Cette ambiance à la fois conviviale et studieuse qui règne au centre a incité les familles à inscrire leurs enfants chez Saïd Al-Artiste. « Deux enfants de 7 ans qui suivent ses cours se sont avérés très compétents dans ce domaine », poursuit Achraqat, qui a publié sur sa page Facebook une vidéo d’elle lors d’une répétition. Depuis, elle n’arrête pas de recevoir des messages, lui demandant de créer une chaîne sur Youtube. Un projet sur lequel elle travaille actuellement.
Certains vont même plus loin. Fadi Adel, étudiant en dernière année à l’école polytechnique, pense renoncer à la carrière d’ingénierie et opter pour le tabla, alors qu’il a consenti à d’énormes sacrifices durant son cursus universitaire « Je suis fasciné par tous les arts. J’ai toujours écouté de la musique en tant qu’étudiant. Le son de cet instrument m’a toujours captivé. Au début, j’avais un tabla qui n’était pas professionnel, le son qu’il dégageait ne me plaisait pas. J’ai cherché à comprendre pourquoi les autres tablas produisaient des sons différents. Quand, j’ai changé la rakma (peau de la tabla), j’ai découvert les secrets de cet instrument attrayant, et depuis, je tente d’approfondir mes connaissances », explique Fadi qui a participé à deux compositions musicales en animant un concert d’Ahmad Al-Haggar avec son tabla. « Je ne peux imaginer ma vie ou mon avenir sans entendre les sons d’une darbouka.

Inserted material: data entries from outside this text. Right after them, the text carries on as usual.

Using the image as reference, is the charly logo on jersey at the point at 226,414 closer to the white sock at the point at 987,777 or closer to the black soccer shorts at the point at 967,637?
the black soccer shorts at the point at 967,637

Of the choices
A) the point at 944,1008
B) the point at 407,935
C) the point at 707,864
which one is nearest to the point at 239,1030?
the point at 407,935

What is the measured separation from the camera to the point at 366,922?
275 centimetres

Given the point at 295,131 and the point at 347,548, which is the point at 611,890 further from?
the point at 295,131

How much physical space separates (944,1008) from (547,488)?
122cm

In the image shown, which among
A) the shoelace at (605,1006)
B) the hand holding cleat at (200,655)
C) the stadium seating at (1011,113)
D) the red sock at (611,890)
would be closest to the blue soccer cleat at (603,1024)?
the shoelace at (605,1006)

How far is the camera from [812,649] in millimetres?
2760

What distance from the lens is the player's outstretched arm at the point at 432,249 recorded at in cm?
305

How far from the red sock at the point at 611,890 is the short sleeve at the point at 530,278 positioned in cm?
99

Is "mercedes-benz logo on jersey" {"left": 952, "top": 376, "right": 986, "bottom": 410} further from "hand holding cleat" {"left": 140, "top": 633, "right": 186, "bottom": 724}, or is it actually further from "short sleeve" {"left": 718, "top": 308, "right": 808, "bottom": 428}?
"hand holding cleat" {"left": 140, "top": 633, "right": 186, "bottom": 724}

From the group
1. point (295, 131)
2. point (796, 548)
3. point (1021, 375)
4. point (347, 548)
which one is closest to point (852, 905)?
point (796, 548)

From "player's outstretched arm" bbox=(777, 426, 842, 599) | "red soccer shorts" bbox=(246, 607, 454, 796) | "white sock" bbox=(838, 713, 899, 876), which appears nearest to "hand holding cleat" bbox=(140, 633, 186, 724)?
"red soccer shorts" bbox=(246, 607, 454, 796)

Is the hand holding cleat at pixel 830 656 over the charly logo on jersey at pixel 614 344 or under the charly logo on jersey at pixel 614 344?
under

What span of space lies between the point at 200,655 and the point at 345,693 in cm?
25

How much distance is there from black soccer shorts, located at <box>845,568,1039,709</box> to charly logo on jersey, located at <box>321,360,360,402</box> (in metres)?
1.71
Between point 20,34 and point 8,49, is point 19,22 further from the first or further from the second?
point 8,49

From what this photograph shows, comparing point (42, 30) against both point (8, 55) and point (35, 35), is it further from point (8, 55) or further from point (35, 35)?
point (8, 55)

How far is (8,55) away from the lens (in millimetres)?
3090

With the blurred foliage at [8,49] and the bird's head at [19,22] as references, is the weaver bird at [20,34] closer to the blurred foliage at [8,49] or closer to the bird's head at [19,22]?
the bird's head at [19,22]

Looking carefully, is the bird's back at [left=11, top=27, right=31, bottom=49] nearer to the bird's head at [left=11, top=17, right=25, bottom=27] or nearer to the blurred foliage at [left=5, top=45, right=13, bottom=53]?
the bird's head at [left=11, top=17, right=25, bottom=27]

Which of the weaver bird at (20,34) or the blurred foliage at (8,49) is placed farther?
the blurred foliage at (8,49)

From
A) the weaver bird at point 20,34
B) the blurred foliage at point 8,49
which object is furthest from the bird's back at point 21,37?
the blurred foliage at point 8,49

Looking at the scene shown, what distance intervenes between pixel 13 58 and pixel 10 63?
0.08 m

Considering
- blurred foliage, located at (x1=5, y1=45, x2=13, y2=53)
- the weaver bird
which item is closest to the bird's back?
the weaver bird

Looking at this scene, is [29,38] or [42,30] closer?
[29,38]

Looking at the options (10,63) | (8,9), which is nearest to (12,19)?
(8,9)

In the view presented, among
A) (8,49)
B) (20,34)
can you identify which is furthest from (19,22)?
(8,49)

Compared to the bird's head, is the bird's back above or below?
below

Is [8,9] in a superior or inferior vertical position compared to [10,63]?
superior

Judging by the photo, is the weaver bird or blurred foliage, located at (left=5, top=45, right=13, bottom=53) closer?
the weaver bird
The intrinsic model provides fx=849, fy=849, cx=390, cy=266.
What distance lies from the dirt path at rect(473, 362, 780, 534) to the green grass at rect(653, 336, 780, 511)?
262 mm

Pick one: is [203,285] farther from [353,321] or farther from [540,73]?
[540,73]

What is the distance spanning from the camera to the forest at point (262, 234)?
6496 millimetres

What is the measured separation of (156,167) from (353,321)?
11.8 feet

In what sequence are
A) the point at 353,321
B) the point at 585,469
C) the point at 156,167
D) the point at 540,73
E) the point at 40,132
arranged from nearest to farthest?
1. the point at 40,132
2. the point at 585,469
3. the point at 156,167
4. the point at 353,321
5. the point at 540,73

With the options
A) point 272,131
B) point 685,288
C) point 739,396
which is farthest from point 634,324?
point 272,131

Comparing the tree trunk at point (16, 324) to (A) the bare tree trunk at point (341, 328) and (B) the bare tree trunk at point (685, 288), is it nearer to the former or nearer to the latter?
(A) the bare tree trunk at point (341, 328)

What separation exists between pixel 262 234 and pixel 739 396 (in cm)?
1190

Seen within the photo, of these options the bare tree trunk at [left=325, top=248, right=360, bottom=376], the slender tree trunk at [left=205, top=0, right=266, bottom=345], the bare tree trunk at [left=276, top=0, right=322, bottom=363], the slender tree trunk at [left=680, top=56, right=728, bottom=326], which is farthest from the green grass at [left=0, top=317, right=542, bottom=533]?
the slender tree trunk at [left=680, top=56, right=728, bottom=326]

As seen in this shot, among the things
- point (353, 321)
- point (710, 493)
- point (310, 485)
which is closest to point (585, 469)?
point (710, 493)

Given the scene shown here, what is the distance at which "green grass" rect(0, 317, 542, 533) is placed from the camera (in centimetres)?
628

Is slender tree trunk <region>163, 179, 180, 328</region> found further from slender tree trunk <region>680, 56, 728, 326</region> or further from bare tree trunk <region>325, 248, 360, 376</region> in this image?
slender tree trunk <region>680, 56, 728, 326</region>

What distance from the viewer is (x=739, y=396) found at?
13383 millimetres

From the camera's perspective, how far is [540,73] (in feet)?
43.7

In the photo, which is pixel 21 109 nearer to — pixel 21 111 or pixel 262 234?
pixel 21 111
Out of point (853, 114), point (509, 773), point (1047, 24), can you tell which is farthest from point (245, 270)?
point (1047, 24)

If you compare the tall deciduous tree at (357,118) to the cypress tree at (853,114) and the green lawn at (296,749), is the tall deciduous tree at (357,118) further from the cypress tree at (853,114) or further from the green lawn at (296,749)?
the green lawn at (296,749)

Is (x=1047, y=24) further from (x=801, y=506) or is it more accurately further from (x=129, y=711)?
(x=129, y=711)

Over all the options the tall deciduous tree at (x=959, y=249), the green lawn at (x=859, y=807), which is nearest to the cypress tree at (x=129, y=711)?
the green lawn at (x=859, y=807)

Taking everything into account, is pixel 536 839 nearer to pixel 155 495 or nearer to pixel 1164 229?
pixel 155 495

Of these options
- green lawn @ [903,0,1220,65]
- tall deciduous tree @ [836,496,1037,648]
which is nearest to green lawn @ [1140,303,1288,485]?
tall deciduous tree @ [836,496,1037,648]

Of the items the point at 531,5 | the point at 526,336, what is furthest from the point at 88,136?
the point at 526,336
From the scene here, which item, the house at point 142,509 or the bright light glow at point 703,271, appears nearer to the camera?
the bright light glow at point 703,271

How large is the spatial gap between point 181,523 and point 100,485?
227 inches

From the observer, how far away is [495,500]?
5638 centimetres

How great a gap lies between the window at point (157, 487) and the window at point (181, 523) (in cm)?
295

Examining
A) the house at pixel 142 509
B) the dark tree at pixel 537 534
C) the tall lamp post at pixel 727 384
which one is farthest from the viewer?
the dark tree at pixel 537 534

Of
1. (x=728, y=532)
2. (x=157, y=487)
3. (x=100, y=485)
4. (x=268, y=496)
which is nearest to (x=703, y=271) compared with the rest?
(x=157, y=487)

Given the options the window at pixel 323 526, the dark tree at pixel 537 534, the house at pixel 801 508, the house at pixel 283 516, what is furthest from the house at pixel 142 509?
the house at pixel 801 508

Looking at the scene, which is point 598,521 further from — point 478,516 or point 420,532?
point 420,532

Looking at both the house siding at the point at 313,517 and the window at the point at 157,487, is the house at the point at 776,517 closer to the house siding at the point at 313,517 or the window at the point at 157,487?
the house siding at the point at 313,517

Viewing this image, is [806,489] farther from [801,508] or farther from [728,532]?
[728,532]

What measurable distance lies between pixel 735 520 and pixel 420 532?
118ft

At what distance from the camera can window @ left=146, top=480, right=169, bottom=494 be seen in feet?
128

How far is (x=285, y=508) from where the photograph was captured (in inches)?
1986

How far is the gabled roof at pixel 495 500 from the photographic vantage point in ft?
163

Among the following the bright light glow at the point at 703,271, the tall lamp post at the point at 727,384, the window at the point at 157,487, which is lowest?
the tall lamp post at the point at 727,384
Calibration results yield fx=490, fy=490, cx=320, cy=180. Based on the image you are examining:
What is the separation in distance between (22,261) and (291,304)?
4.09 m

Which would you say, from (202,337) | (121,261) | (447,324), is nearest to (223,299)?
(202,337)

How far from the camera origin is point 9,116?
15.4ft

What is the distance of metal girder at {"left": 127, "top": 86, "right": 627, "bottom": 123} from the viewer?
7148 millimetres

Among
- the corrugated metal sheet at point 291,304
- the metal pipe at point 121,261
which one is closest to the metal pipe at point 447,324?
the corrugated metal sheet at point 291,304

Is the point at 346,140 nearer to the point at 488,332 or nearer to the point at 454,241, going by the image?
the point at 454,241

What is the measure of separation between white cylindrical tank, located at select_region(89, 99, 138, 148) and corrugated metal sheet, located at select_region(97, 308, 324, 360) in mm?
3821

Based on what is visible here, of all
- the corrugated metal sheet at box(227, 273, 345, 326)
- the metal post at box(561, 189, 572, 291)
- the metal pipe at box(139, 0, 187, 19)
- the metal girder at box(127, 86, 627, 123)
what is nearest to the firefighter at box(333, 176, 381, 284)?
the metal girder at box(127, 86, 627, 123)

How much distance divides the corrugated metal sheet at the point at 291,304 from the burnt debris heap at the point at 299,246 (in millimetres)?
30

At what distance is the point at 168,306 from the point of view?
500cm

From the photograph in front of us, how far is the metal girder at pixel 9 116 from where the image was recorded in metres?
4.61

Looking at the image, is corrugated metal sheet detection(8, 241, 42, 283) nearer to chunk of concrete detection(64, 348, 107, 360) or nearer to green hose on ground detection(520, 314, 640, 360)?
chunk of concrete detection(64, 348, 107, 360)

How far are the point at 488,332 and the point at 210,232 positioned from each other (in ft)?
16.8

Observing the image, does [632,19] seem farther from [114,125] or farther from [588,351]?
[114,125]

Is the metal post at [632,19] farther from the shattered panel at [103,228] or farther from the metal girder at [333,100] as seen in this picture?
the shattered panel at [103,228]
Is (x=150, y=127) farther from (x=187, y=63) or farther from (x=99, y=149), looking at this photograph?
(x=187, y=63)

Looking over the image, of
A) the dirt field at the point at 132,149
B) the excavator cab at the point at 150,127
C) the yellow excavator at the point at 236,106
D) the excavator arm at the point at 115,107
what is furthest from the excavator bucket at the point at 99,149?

C’est un instrument qui pourrait être utilisé pour alléger les troubles de l’humeur comme la dépression et soigner la toxicomanie vu la joie et l’optimisme qu’il procure », déclare Fadi.
Les doigts des élèves continent de frapper sur les peaux des tablas avec délicatesse et harmonie. De temps en temps, la voix de Saïd Al-Artiste s’élève dans la salle pour expliquer les démarches à suivre afin d’obtenir des sons aigus ou faibles. Tous les regards sont braqués sur lui pour capter les mouvements de ses doigts, alors que les oreilles suivent le rythme attentivement. Ahmad Mohamad, 32 ans, propriétaire du studio Vibe de production de chansons, est assis sur une chaise juste à l’entrée de la salle. Bien qu’il soit le propriétaire du lieu, il écoute attentivement les explications d’Al-Artiste, tel un élève studieux. « Je travaille depuis 20 ans dans le domaine de la musique. Durant ce périple, je n’ai pas eu le temps d’apprendre à jouer le tabla. Mais, après avoir assisté à ces cours, beaucoup de choses ont changé pour moi. Je mène mon train de vie avec un rythme différent. Tous les bruits me semblent rythmés, y compris les dialogues entretenus entre les proches et les amis, ce qui me procure de la joie de vivre », explique Ahmad qui a l’intention d’apprendre à jouer correctement de cet instrument. « Je rêve de composer des morceaux de musique joués exclusivement avec un tabla. J’aspire à introduire cet instrument dans de nouvelles compositions musicales, surtout que certains grands musiciens, comme Chick Corea, le célèbre musicien américain de jazz, ont commencé à faire appel aux joueurs de tabla, à l’instar de Hossam Ramzi, pour jouer ses propres compositions musicales qui font le tour du monde ». Soha Mohamad, 31 ans, étudiante à l’Institut de la musique arabe, suit aussi des cours de tabla dans ce centre pour améliorer ses performances. Elle s’apprête à entamer le métier de joueuse de tabla. « Cet instrument musical fait partie de notre histoire. Il suffit de faire le tour des temples pour observer la place occupée par les toboul du temps des pharaons. Pour que le tabla retrouve son prestige, il ne faut pas oublier ce patrimoine. Aujourd’hui, je fais des études académiques sur les instruments à percussion tout en suivant ces cours pratiques qui me sont d’une grande utilité. Je veux jouer avec mon tabla n’importe où et n’importe quand », dit-elle sur un ton qui laisse paraître sa vraie passion pour cet instrument .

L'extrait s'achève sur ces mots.